Two questions left. A troubleshooting scenario where it missed a specific keyword, and a Ghost blog diagnostic that didn't mention the right config file. Forty-eight out of fifty.
The Scoreboard
| Version | Score | What Changed |
|---|---|---|
| V2 (4B) | 37% | Baseline |
| V3 (9B) | 46% | Better data, hard negatives |
| V5 | 64% | Read the Unsloth docs |
| V7 | 70% | Targeted data generation |
| V8 | 80% | Data surgery + gold pairs |
| V8.1 | 96% | Contamination cleanup + 86 repair pairs |
Total project cost across every version: about $100 in GPU time and $30 in API calls. The model runs locally on consumer hardware at 60 tokens per second. It answers questions about my infrastructure faster than I can open the documentation.

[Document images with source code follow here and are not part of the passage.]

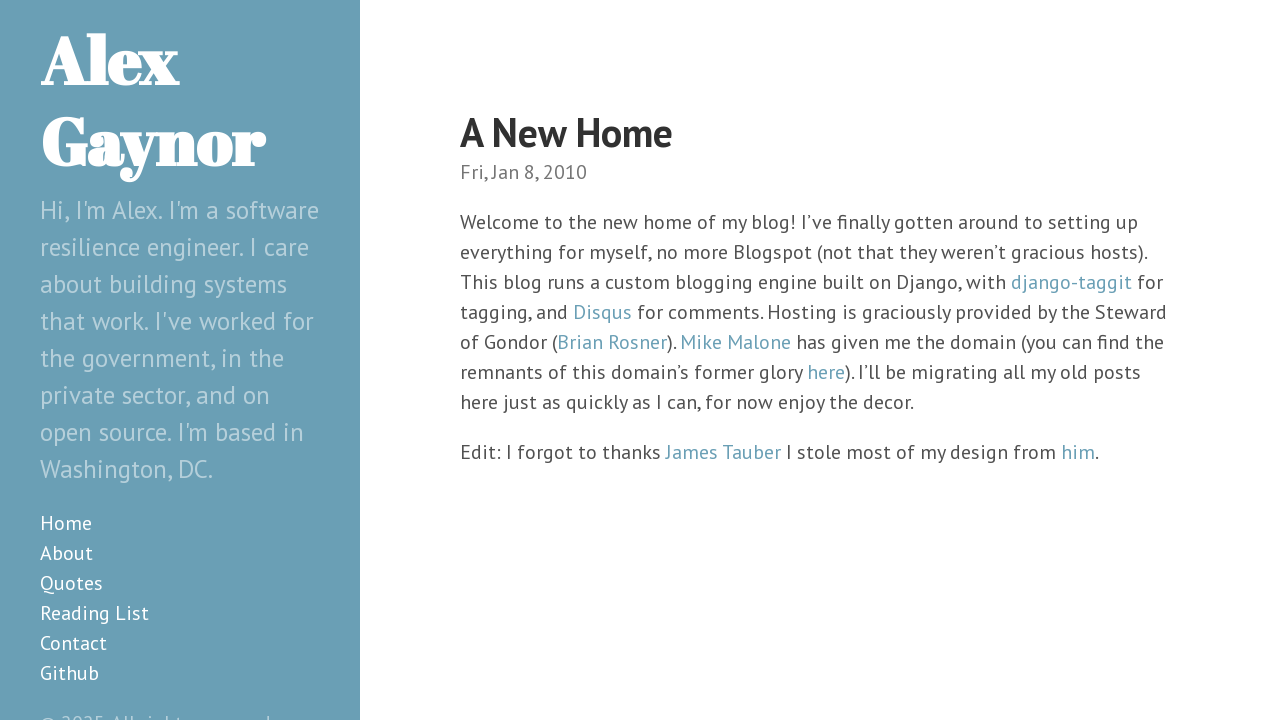

--- FILE ---
content_type: text/html; charset=UTF-8
request_url: https://alexgaynor.net/2010/jan/08/new-home/
body_size: 1124
content:
<!DOCTYPE html>
<html xmlns="http://www.w3.org/1999/xhtml" xml:lang="en-us" lang="en-us">
<head>
  <link href="https://gmpg.org/xfn/11" rel="profile">
  <meta http-equiv="content-type" content="text/html; charset=utf-8">
  <meta name="generator" content="Hugo 0.91.2" />

  
  <meta name="viewport" content="width=device-width, initial-scale=1.0">

  <title>A New Home &middot; Alex Gaynor</title>
  <meta name="description" content="" />

  
  <link type="text/css" rel="stylesheet" href="https://alexgaynor.net/css/print.css" media="print">
  <link type="text/css" rel="stylesheet" href="https://alexgaynor.net/css/poole.css">
  <link type="text/css" rel="stylesheet" href="https://alexgaynor.net/css/syntax.css">
  <link type="text/css" rel="stylesheet" href="https://alexgaynor.net/css/hyde.css">
    <link rel="stylesheet" href="https://fonts.googleapis.com/css?family=Abril+Fatface|PT+Sans:400,400i,700">


  
  <link rel="apple-touch-icon-precomposed" sizes="144x144" href="/apple-touch-icon-144-precomposed.png">
  <link rel="shortcut icon" href="/favicon.png">

  
  <link rel="alternate" type="application/rss+xml" title="" href="/feed.xml">
<style type="text/css">
    .sidebar {
        overflow: auto;
    }
    .sidebar-sticky {
        top: 1rem;
    }
</style>

</head>

  <body class="theme-base-0d ">
  <aside class="sidebar">
  <div class="container sidebar-sticky">
    <div class="sidebar-about">
      <a href="https://alexgaynor.net/"><h1>Alex Gaynor</h1></a>
      <p class="lead">
       Hi, I&#39;m Alex. I&#39;m a software resilience engineer. I care about building systems that work. I&#39;ve worked for the government, in the private sector, and on open source. I&#39;m based in Washington, DC. 
      </p>
    </div>

    <nav>
      <ul class="sidebar-nav">
        <li><a href="https://alexgaynor.net/">Home</a> </li>
        <li><a href="/about/"> About </a></li><li><a href="/quotes/"> Quotes </a></li><li><a href="/reading-list/"> Reading List </a></li><li><a href="/contact/"> Contact </a></li><li><a href="https://github.com/alex"> Github </a></li>
      </ul>
    </nav>

    <p>&copy; 2025. All rights reserved. </p>
  </div>
</aside>

    <main class="content container">
    <div class="post">
  <h1>A New Home</h1>
  
    <time datetime=2010-01-08 class="post-date">Fri, Jan 8, 2010</time>
  <p>Welcome to the new home of my blog!  I&rsquo;ve finally gotten around to setting up everything for myself, no more Blogspot (not that they weren&rsquo;t gracious hosts).  This blog runs a custom blogging engine built on Django, with <a href="http://github.com/alex/django-taggit">django-taggit</a> for tagging, and <a href="http://disqus.com/">Disqus</a> for comments.  Hosting is graciously provided by the Steward of Gondor (<a href="http://oebfare.com/">Brian Rosner</a>).  <a href="http://immike.net/">Mike Malone</a> has given me the domain (you can find the remnants of this domain&rsquo;s former glory <a href="http://alexgaynor.net/sexy/">here</a>).  I&rsquo;ll be migrating all my old posts here just as quickly as I can, for now enjoy the decor.</p>
<p>Edit: I forgot to thanks <a href="http://jtauber.com/">James Tauber</a> I stole most of my design from <a href="http://journeymanofsome.com/">him</a>.</p>

</div>
    </main>

    
      
    
  </body>
</html>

What's Next: Actually Using This Thing
Seven blog posts about training a model and I've never actually used it for anything beyond evaluation. That changes now.
The plan is to wire the model into the homelab itself. OpenClaw already handles automated alert remediation -- when Uptime Kuma detects a service is down, it SSHes in and tries to fix it. Giving it access to a model that knows every service, every dependency chain, and every diagnostic procedure means it could do more than just restart things. It could actually diagnose.
Beyond that, there's a retrieval-augmented setup where the model can pull live documentation at query time instead of relying purely on what it memorised during training. The current eval is 50 questions with fixed ground truth. Real-world homelab questions don't come with answer keys.
And there might be a chat UI somewhere in there. Something where I can ask "what broke last night?" and get an answer that includes the actual log entries, the actual service names, and the actual fix -- not a generic troubleshooting flowchart from a model that's never seen my infrastructure.
The model started at 37%. It now scores 96% on a 50-question eval that includes hallucination traps, vague questions, multi-step procedures, and "what's NOT in your homelab" boundary tests. It runs on my Mac. It cost less than a decent night out. And for the first time, I'm going to stop training it and start using it.